Jedyną dopuszczalną opcją w przypadku utraty danych na partycji systemowej jest wcześniejsze zainstalowanie na dysku programu do odzyskiwania danych i natychmiastowe jego użycie po utracie danych. W pozostałych przypadkach jesteśmy skazani na wymontowanie dysku i podłączenie go do innego komputera. Użytkownicy zaznajomieni z systemem Linux mogą użyć LiveCD/USB. My jednak w artykule skupimy się na odzyskiwaniu danych za pomocą innego komputera. Nowe dyski z laptopów (SATA) można bez problemu podłączyć do komputera stacjonarnego.
Największym jednak grzechem przy odzyskiwaniu danych jest zapisywanie ich z powrotem na „uszkodzonym” nośniku. Wykonanie takiej operacji nadpisuje utracone dane i nie tylko zakończy się niepowodzeniem, ale przekreśli jakiekolwiek szanse na dalsze odzyskiwanie. Od momentu utraty danych do momentu ich pomyślnego odzyskania na dysku nie powinno być zapisane absolutnie nic.
Co nadaje się do odzyskiwania programowego
Istnieje wiele przyczyn utraty danych. Dyski upadają, są przepalane lub po prostu tak jak wszystko na tym świecie uginają się pod wpływem czasu. Z takich nie identyfikowanych przez komputer dysków, nie uda nam się nic odzyskać metodami programowymi. Nie będziemy ich więc omawiać w tym artykule. Skupimy się za to na przypadkach w których zawinił użytkownik lub oprogramowanie. Najczęściej będzie to przypadkowe usunięcie plików, format dysku lub tak zwane przywrócenie (recovery) systemu operacyjnego, które ironicznie usuwa z dysku wszystkie dane. Niezależnie od przyczyny jeżeli dysk jest „widoczny” w systemie – jest potencjał na odzyskiwanie programowe. Jeżeli wiemy, że wina leży po naszej stronie to możemy przejść do odzyskiwania. W przypadkach, które nie są do końca jasne najpierw powinniśmy zainteresować się co się właściwie wydarzyło zanim zaczniemy robić cokolwiek innego, aby nie uszkodzić przypadkiem dysku.
Test powierzchni
Nie mając pewności co do przyczyn utraty danych pierwszym krokiem powinno być przeskanowanie powierzchni dysku w poszukiwaniu uszkodzonych sektorów. Do tego celu posłuży nam darmowa wersja popularnego programu HDTune. Jest dostępny niestety tylko w wersji angielskiej, jednak na nasze potrzeby jest wystarczająco prosty w obsłudze, aby nie stanowiło to dużego problemu.
Zaczynamy od wyboru odpowiedniego dysku z menu w lewym górnym rogu.
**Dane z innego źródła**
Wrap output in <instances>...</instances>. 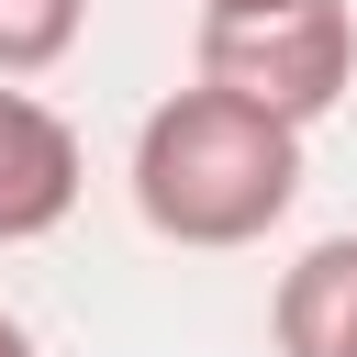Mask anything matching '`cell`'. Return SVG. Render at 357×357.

W tym przypadku wybierzemy dysk marki SAMSUNG o modelu HD154UI oraz pojemności (1500 GB).
Jeżeli nie jesteśmy pewni, który dysk wybrać, możemy przełączyć się na zakładkę „Info”. Będziemy mieli tam dostęp między innymi do informacji o partycjonowaniu dysku. W naszym przykładzie na wybranym dysku znajduje się jedna partycja E: oznaczona jako PB-06. Gdyby i to było zbyt mało to wszystkie potrzebne informacje można znaleźć na etykiecie dysku. Proszę jednak pamiętać, aby z dyskiem, który jest w trakcie pracy obchodzić się bardzo delikatnie. Najbezpieczniej jest go wyłączyć zanim zacznie się nim kręcić.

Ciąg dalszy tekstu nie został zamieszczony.